--- EXTRACT PROVIDED ---
++++

Trump’s Return Could Reignite Battle with Fed Chair Powell, Raising Inflation Fears
Source: Pool photo via AP
  • PublishedDecember 6, 2024

The looming return of Donald Trump to the White House is raising concerns about a renewed clash with Federal Reserve Chair Jerome Powell, potentially jeopardizing the Fed’s independence and fueling inflation, The Associated Press reports.

Trump’s past criticisms of Powell and his proposed economic policies have economists worried about a repeat of the tumultuous relationship that marked his first term.

During his first presidency, Trump repeatedly attacked Powell for maintaining interest rates he deemed too high.  This public pressure raised significant concerns about political interference in the central bank’s crucial role in managing the economy.  On Wednesday, Powell himself reiterated the Fed’s commitment to independence, emphasizing its responsibility to act “for the benefit of all Americans, not for any particular political party.”

However, Trump’s proposed economic agenda – including significant tax cuts and steep tariffs – could directly conflict with the Fed’s mandate to control inflation. Economists warn that these policies, implemented in a near-full-capacity economy, could lead to a surge in inflation. This would force the Fed to raise interest rates, directly counteracting Trump’s promises of lower borrowing costs for American households.

While the Fed has recently begun cutting interest rates, the cuts may be more limited than previously anticipated, and their impact on consumer borrowing costs might be minimal. The Fed’s influence primarily affects short-term rates, while longer-term rates, like those affecting mortgages, are influenced by broader market forces and investor expectations.  This was evident earlier this year when a Fed rate cut failed to lower longer-term rates, which instead rose due to expectations of faster economic growth.

Furthermore, Trump’s proposed tax cuts could increase the national deficit, potentially driving up Treasury yields and consequently, mortgage rates.

++++

--- MATERIAL PROVIDED ---
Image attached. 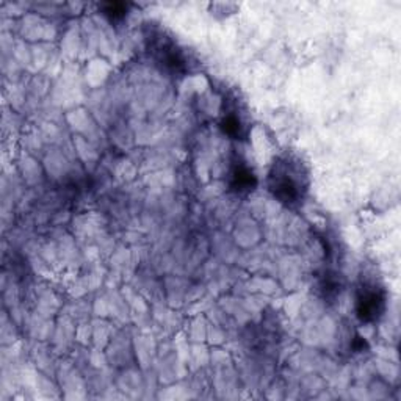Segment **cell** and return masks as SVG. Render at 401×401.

++++

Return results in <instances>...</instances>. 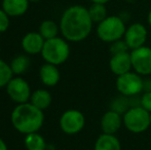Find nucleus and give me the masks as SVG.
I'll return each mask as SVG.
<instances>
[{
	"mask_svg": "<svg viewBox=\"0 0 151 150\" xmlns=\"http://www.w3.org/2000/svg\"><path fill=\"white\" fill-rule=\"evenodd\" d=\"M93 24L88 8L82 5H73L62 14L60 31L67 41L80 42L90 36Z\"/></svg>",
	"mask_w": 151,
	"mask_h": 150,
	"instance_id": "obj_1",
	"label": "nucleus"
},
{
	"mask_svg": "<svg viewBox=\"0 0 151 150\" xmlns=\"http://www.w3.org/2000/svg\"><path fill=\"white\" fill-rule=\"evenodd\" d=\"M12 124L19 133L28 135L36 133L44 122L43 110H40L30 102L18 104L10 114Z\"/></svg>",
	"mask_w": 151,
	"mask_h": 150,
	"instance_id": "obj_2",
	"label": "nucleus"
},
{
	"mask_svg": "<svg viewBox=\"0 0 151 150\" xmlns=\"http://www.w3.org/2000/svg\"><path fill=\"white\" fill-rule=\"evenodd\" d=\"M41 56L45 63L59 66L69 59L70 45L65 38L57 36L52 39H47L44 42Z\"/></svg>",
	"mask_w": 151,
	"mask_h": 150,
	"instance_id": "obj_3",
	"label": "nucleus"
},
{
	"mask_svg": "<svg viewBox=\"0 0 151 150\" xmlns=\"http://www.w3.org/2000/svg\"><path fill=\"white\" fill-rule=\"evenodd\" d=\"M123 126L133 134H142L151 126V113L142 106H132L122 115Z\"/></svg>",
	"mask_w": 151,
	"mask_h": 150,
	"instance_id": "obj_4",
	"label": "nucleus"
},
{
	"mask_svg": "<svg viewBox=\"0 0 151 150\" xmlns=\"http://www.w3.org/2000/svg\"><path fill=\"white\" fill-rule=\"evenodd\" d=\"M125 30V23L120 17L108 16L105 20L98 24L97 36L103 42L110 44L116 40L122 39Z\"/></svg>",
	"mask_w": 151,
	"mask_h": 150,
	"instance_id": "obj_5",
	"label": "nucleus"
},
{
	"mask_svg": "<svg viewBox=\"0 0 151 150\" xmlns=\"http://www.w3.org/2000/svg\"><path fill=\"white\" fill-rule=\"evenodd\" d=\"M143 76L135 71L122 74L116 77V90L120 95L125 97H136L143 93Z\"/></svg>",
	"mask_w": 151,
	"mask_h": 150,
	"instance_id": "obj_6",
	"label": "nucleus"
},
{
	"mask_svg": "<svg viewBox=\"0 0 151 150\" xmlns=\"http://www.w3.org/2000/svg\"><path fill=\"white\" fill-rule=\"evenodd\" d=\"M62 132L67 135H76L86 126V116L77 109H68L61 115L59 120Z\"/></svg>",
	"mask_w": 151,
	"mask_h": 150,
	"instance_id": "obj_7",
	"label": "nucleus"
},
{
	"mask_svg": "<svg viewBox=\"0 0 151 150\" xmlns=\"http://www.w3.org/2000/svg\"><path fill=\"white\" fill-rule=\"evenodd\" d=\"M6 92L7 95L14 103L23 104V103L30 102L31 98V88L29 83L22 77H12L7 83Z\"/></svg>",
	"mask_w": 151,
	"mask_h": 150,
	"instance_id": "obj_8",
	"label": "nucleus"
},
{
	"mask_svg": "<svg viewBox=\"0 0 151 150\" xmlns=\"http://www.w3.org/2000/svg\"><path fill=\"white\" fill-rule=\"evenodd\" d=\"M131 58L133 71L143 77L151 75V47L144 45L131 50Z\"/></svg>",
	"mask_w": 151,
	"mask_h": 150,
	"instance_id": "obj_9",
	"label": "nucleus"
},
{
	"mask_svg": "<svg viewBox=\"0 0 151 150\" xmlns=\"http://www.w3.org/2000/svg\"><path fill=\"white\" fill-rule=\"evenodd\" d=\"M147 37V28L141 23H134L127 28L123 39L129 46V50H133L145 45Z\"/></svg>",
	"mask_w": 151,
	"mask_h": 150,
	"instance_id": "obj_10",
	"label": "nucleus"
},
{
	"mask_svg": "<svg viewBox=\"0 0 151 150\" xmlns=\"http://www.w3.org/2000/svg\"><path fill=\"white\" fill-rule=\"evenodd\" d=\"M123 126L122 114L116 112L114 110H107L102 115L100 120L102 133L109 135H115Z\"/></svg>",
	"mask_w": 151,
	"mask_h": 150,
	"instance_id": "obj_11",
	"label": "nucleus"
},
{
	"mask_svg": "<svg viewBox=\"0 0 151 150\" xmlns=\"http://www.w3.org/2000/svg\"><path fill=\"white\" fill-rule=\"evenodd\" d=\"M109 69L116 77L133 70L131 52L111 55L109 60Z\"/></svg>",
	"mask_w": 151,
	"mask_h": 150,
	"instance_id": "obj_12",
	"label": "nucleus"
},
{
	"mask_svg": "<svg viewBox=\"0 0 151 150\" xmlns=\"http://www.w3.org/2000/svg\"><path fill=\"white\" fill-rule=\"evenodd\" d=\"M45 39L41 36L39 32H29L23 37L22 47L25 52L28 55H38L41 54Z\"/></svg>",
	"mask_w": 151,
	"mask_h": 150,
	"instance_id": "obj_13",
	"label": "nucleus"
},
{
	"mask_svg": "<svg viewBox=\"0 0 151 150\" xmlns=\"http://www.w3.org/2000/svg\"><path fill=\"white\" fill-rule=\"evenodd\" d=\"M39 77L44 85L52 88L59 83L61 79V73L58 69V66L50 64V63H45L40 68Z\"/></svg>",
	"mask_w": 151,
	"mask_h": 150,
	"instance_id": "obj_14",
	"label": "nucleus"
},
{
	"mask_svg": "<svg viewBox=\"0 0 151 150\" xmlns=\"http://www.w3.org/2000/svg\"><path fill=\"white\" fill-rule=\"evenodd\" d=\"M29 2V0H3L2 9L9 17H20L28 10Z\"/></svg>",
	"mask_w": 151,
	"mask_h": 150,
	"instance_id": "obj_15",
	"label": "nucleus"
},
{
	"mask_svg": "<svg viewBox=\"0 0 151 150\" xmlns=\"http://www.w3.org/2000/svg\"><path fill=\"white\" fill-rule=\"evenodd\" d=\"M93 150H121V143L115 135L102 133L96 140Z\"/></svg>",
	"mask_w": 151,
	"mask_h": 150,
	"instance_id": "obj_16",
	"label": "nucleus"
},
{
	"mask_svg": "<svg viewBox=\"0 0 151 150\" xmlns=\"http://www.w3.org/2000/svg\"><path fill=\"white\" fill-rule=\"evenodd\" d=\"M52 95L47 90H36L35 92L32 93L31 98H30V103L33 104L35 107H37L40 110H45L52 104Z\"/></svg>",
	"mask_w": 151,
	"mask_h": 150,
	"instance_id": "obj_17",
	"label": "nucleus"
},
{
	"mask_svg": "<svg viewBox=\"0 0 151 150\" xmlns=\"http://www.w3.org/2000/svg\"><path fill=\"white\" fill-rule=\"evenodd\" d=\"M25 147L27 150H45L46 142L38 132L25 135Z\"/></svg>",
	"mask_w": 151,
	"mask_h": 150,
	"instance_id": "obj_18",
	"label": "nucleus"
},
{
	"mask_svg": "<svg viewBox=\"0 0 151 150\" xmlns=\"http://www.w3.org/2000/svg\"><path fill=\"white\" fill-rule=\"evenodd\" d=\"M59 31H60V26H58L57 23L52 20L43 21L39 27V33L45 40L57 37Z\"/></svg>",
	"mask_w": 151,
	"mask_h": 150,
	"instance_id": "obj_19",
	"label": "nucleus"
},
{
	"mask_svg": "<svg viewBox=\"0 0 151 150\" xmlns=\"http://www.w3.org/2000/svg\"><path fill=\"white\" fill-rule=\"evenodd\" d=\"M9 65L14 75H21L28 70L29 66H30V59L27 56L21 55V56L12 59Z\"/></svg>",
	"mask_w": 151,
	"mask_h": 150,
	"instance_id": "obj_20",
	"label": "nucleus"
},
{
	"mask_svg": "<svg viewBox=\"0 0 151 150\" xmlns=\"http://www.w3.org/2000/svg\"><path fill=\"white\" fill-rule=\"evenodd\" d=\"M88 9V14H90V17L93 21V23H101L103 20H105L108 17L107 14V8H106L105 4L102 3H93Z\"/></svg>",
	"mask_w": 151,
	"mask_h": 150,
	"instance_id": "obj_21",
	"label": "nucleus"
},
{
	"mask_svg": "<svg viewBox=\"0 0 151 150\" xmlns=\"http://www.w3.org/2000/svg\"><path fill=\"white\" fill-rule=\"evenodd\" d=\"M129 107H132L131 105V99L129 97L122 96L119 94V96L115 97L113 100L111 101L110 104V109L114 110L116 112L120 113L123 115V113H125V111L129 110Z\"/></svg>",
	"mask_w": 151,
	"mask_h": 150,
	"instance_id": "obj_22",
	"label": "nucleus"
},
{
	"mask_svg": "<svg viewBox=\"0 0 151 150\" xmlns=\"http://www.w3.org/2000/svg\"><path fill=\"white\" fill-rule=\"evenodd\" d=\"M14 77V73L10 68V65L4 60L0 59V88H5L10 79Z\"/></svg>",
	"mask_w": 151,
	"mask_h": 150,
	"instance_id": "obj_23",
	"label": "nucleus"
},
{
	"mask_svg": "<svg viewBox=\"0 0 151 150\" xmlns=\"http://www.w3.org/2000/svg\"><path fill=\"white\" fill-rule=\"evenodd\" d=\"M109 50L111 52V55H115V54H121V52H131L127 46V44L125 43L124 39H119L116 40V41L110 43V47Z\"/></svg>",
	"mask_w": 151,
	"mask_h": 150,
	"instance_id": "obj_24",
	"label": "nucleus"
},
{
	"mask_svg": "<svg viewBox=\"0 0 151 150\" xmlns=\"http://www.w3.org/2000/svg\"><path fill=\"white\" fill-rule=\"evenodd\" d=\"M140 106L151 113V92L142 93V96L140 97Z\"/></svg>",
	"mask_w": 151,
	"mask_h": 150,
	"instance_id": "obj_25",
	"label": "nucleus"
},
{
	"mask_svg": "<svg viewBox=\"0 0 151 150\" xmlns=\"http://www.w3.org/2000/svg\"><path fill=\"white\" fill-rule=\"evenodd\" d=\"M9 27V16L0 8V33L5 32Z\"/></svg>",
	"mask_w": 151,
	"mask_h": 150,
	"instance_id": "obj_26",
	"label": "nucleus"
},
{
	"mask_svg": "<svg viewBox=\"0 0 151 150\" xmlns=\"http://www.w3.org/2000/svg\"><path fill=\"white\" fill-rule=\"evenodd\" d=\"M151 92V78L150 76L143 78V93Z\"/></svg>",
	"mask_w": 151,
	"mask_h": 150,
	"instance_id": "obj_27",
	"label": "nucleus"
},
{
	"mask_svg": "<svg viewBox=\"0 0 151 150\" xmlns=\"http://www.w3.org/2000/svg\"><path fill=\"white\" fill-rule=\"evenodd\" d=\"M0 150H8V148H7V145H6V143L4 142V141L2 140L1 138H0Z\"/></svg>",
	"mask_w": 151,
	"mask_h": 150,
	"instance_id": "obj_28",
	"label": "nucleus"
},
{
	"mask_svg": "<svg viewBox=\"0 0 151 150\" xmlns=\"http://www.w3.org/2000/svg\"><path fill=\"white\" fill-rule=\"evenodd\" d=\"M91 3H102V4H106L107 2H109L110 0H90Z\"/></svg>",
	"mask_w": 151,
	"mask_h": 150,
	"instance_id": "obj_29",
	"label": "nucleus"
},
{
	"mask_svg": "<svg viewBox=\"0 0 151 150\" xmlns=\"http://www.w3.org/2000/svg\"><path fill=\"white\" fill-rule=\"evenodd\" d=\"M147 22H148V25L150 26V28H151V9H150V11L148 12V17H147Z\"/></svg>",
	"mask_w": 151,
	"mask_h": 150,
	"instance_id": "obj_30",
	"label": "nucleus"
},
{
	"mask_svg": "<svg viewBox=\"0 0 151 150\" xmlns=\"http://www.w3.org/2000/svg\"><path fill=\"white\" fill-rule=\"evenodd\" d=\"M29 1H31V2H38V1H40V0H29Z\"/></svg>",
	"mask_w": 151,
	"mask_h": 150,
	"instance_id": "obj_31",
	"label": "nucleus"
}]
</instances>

++++

--- EXERCISE SET ---
(1) In the article on Trump and Fed Chair Powell, from the headline through the paragraph that begins "Trump’s past criticisms," list every person and organization named.
(2) Retype the part of the article on Trump and Fed Chair Powell that starts at "While the Fed" and ends at "consequently, mortgage rates.".
(3) Write what comes next in the article on Trump and Fed Chair Powell, picking up after its final sentence.

--- ANSWERS PER TASK ---
(1)
- Donald Trump
- Jerome Powell
- the White House
- the Federal Reserve (the Fed)
- The Associated Press (AP)

(2)
While the Fed has recently begun cutting interest rates, the cuts may be more limited than previously anticipated, and their impact on consumer borrowing costs might be minimal. The Fed’s influence primarily affects short-term rates, while longer-term rates, like those affecting mortgages, are influenced by broader market forces and investor expectations.  This was evident earlier this year when a Fed rate cut failed to lower longer-term rates, which instead rose due to expectations of faster economic growth.

Furthermore, Trump’s proposed tax cuts could increase the national deficit, potentially driving up Treasury yields and consequently, mortgage rates.

(3)
The potential for conflict is deeply concerning. While occasional criticism of the Fed is not inherently problematic, persistent attacks could undermine its independence, a cornerstone of effective inflation control. Countries with independent central banks generally experience lower inflation rates. Even without direct interference, Trump’s criticism could erode confidence in the Fed’s ability to manage inflation, potentially triggering a self-fulfilling prophecy of higher prices.

Although Trump could attempt to fire Powell, legal experts believe such an action would likely face protracted legal challenges and could be detrimental to financial markets. Powell’s term extends until 2026, giving the White House an opportunity to nominate a new chair at that time. However, any perceived attempt to appoint a politically aligned successor could also negatively impact market confidence.

Historical precedent underscores the risks. President Richard Nixon’s pressure on the Fed in the 1970s contributed to the high inflation of that era. The relative absence of such political interference since the mid-1980s has been cited as a triumph of American governance. However, recent examples from countries like Turkey, where government interference led to soaring inflation, serve as a stark warning.